When $in can use sort_merge

hi, recently , i do some performance about $or and $in

$or always uses sort_merge ,but $in not ;

this is my test data

generate data script:

people = ["CFF0FC9CCB","4093FC8D87","63407DCB5E","FF14E5FA11","9B30FB0595","8C71FB8B73","D39B586686","F20C4D636F","E3AB4638CA","748A6D0C29"];
for(var i=0; i<100000; i++){
     name = people[Math.floor(Math.random()*people.length)];
     user_id = i;
     boolean = [true, false][Math.floor(Math.random()*2)];

     d = new Date();
     added_at = d.getFullYear() +"-" +(d.getMonth()+1) + "-" + d.getDate() +  "T" + d.getHours() + ":" + d.getMinutes()+ ":" + d.getSeconds()+ "." + d.getMilliseconds() +"Z";
     
     number = Math.floor(Math.random()*10001);
     db.test_collection5.save({"_id":number+ObjectId().str.substring(14),"name":name, "user_id":user_id, "boolean": boolean, "added_at":added_at, "number":number });
}

db.test_collection5.createIndex({name:1,added_at:-1},{name:"index"});

last sql

db.test_collection5.find({name:{$in:[“CFF0FC9CCB”,“4093FC8D87”,“63407DCB5E”,“FF14E5FA11”,“9B30FB0595”,“8C71FB8B73”,“D39B586686”,“F20C4D636F”,“E3AB4638CA”,“748A6D0C29”]},added_at:{$gt:“2022-10-22T07:28:00.782Z”}}).sort({added_at:-1}).limit(1000).explain(“executionStats”);

the sql’s explain always can get sort_merge ,this is test data,

but in my business data
like this

{
        "_id" : "0000008626",
        "companyId" : "7B4B691836",
        "distributionId" : "9B30F343erB0595",
        "code" : "sdfdsf23",
        "roomTypeCode" : "K1",
        "deleted" : false,
        "state" : "Activated",
        "version" : NumberLong(0),
        "createdDate" : "2022-06-04T10:03:53.382Z",
        "lastModifiedDate" : "2022-06-04T10:03:53.382Z"
}

when execute $in , then not use sort_merge

so I want know what is the influence factors.

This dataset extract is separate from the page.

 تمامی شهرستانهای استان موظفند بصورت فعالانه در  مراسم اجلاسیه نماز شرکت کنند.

thank you for your response .

Hi @Huang_Huang ,

A $in is in fact a range operator when it gets multiple values.

If we consider the ESR rule to have sort fields before range you should consider:

added_at : -1 ,  name : 1

As a better order, this should do an index sort and not in memory.

Thanks
Pavel

Thank for your response.

if I use the index.

added_at : -1 ,  name : 1

when i execute the below sql , then return full table , and then match rang name .

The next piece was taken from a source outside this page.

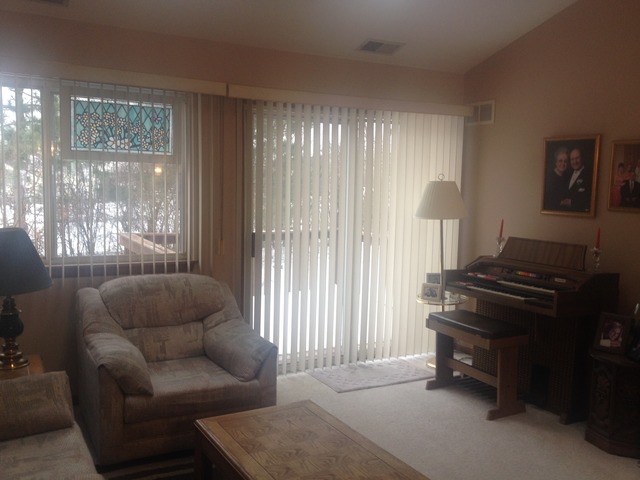 1033 Ripple Ridge, Unit 1033 Darien, IL 60561 - Photo 15 of 17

db.test_collection5.find({name:{$in:[“CFF0FC9CCB”,“4093FC8D87”,“63407DCB5E”,“FF14E5FA11”,“9B30FB0595”,“8C71FB8B73”,“D39B586686”,“F20C4D636F”,“E3AB4638CA”,“748A6D0C29”]},added_at:{$gt:“1970-01-01T00:00:00.000Z”}}).sort({added_at:-1}).limit(1000).explain(“executionStats”);

Not sure I understand, can you show me the explain plan?